We previously found the conditional density \(f(x_2|x_1) = \frac{e^{-x_2}}{e^{-x_1}}, \,\,x_2>x_1\). These two densities—the conditional and the \(X_2-\)marginal— are not equal, so \(X_1\) and \(X_2\) are not independent.

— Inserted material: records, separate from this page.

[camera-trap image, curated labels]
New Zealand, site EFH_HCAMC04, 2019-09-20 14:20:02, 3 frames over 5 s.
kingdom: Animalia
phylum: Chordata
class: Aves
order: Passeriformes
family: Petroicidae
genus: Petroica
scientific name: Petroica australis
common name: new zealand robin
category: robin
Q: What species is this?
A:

Of course, it is clear they are dependent just by looking at their domain—since \(x_2\geq x_1\) they must be dependent.

7.2.4 Expectations involving more than one continuous r.v.

As in the discrete case, we can compute expectations of functions of two or more continuous r.v.’s: \[E(g(X_1,X_2)) = \int_{-\infty}^\infty\int_{-\infty}^\infty g(x,y)f(x,y) dxdy.\]

Example: Using the order times example we compute \(Cov(X_1, X_2)\), the covariance of the order times of the first and second orders: \[\begin{align*} E(X_1X_2) &= \int_0^\infty \int_{x_1}^\infty 2x_1x_2e^{-x_1-x_2} dx_2 dx_1\\ & = 2\int_0^\infty x_1e^{-x_1} \left [\int_{x_1}^\infty x_2e^{-x_2}dx_2\right ] dx_1 \quad \text{use by-parts}\\ & \text{set }u=x_2\, du = dx_2\, dv = e^{-x_2}\, v = -e^{-x_2}\, \\ & = 2\int_0^\infty x_1e^{-x_1} \left [uv|_{x_1}^\infty - \int_{x_1}^\infty vdu \right] dx_1\\ & = 2\int_0^\infty x_1e^{-x_1}(1+x_1)e^{-x_1}dx_1 \, \text{ have to do by-parts twice...}\\ & = 1 \end{align*}\]

The mean of \(X_1\) is \[\begin{align*} E(X_1) &= \int_0^{\infty} x_12e^{-2x_1} dx_1\\ & = 1/2. \end{align*}\]

Then, \[\begin{align*} E(X_2) &= \int_0^\infty 2x_2(e^{-x_2}-e^{-2x_2}) dx_2 \\ & = 3/2 \quad \text{apply integratioon by parts} \end{align*}\]

The covariance of \(X_1\) and \(X_2\) is \(1 - (3/2)(1/2) =1/4\).